Digital Giza, based out of Harvard University, is a solid example of an interesting, interactive digital history project. As you can get a glimpse of here, the project focuses on digitizing the archaeology of Giza, Egypt.

I led the topic-charge boldly and confidently: recreating the interior of Blake’s apartment and studio would surely be interesting and educational to users worldwide. Having spent a portion of last semester’s course on “Radical Romantic Critical Theorists” with Morris learning about Blake’s complex illuminated printing process, I thought there was a phenomenal opportunity to depict that process through an interactive, digital recreation of his studio in Lambeth. Users could see works like The Songs of Innocence and of Experience and The Marriage of Heaven and Hell come to fruition through a matter of clicks, rather than having to buy a plane ticket to visit them personally or procure a variety of supplies and know-how to try and recreate the process themselves. Furthermore, the Blake Archive team could contribute to, help with, and support the creation of the project—it seemed like a perfect collision between my digital humanities worlds.

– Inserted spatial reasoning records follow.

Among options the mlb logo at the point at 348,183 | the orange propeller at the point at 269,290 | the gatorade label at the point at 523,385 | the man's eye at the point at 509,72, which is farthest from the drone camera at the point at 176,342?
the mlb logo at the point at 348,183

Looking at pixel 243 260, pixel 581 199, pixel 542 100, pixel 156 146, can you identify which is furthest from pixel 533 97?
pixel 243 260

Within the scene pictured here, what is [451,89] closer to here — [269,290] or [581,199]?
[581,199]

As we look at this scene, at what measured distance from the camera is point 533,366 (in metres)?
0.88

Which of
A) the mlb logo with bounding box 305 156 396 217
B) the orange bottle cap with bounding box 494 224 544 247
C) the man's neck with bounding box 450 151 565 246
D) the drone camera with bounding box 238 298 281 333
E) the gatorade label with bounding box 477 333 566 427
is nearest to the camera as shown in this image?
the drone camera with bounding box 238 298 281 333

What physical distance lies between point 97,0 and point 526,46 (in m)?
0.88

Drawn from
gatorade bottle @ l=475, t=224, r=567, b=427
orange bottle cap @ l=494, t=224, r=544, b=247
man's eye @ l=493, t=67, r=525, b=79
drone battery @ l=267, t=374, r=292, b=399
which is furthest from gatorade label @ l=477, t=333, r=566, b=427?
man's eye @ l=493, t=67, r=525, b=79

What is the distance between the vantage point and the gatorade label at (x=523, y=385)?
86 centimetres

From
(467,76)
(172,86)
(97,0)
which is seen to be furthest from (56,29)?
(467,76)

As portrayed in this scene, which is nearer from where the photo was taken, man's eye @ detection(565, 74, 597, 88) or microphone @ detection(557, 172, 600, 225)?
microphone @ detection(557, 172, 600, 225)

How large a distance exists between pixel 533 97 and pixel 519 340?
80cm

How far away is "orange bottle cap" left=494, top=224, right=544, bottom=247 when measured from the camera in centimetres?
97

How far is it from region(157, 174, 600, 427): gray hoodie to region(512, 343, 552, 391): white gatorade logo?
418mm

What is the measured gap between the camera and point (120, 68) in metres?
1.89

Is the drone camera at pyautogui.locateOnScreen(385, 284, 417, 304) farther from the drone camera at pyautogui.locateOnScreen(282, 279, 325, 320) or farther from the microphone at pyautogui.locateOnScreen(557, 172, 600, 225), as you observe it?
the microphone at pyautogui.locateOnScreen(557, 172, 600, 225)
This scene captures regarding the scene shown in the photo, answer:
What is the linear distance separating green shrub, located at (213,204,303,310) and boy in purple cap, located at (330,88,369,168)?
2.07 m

My classmates, however, were not so enchanted by what promised to be a significantly intricate and complex project, and Blake quickly, dishearteningly, fell to the wayside.

We explored a number of other topics afterwards: Fort Niagara, Kodak, Downtown Rochester, ancient Greece, the Erie Canal, the Rush Rhees Library, and each was turned down—some were too local, some too niche, and others just seemed to lack wide appeal. Then, after discussing how covering the Rush Rhees Library could potentially lead us to explore its mysterious underground bomb shelter (which later, it turned out, is apocryphal), our professor, Dr. Michael Jarvis, interjected: “What about Bermuda?” To which we all internally responded, “What about Bermuda?” And then, after much exploration of the country’s serendipitous founding through the fantastic story of the Sea Venture and its crew, we confidently echoed our professor: “What about Bermuda!”

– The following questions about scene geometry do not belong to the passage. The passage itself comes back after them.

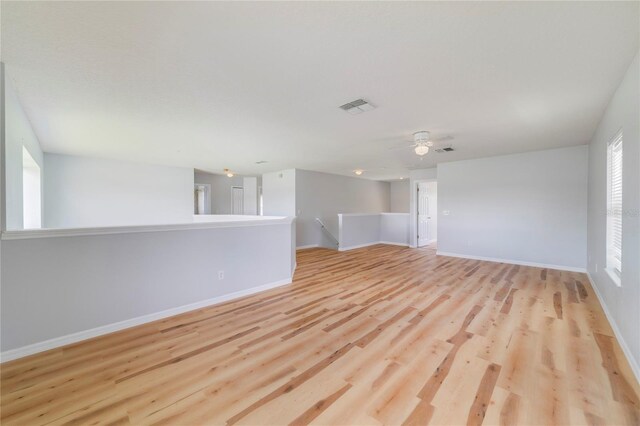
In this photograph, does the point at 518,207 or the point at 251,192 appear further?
the point at 251,192

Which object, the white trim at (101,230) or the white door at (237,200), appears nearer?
the white trim at (101,230)

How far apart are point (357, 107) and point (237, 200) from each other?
7.84m

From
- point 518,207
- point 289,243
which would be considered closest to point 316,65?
point 289,243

And just now—five, six, seven weeks into the semester (I refrain from counting as it reminds me of the looming seminar paper due dates)—we have some semblance of a digital historical project: a text-based survival game that has users select from different historical and ahistorical options to determine if the Sea Venture and its company would’ve survived a level-5 hurricane, a crash-landing on a distant island, and a return to the dying, flesh-fed Jamestown Colony under their command.

Pictured here is a rough mock-up of what we expect the title screen of Sea Ventures: A Digital History Survival Game to look like. This was made entirely by our programming team using PhotoShop and Unity.

And though it isn’t Kodak, or the apocryphal Rush Rhees bomb shelter, or anything close to the intricate and eccentric artistry of William Blake (in other words: not at all anything I’m usually interested in), I’ve found that it’s phenomenally intriguing nonetheless. When we’re working, we’re learning fantastic things: the story of a ship that saved the colonization of America, the intricate—and sometimes mutinous—histories of the passengers on board, and, more pragmatically, how to write about these things with an eye towards the public, how to make them interesting yet educational, how to code them into gameplay, how to represent and misrepresent history…! In other words, when we’re working, we’re learning no longer just for ourselves, but for the sake of enthusiastically sharing that knowledge with others.

Through all of this—the topic debating, the platform determining, the gameplay discussing, the project managing, the script writing, the frustrated messaging, the researching upon researching, and the designing—I’ve quickly learned that a lot goes into creating digital projects. And through the Blake Archive (and its weekly meetings, and office hours, and script [hand and code] decoding, and proofing sessions, and topic lessons, and cross-country communications) I’ve learned that a lot goes into maintaining digital projects.

And still, as I send another message to my Digital History group; and still, as I update yet another document about the crew of the Sea Venture; and still, as I head to my office hours to become a part of Blake’s French Revolution once more; and still, as I write a blog post amidst piles of assigned readings—I find that there is nothing more rewarding than getting digital, getting historical, and sharing the products of those efforts with the world.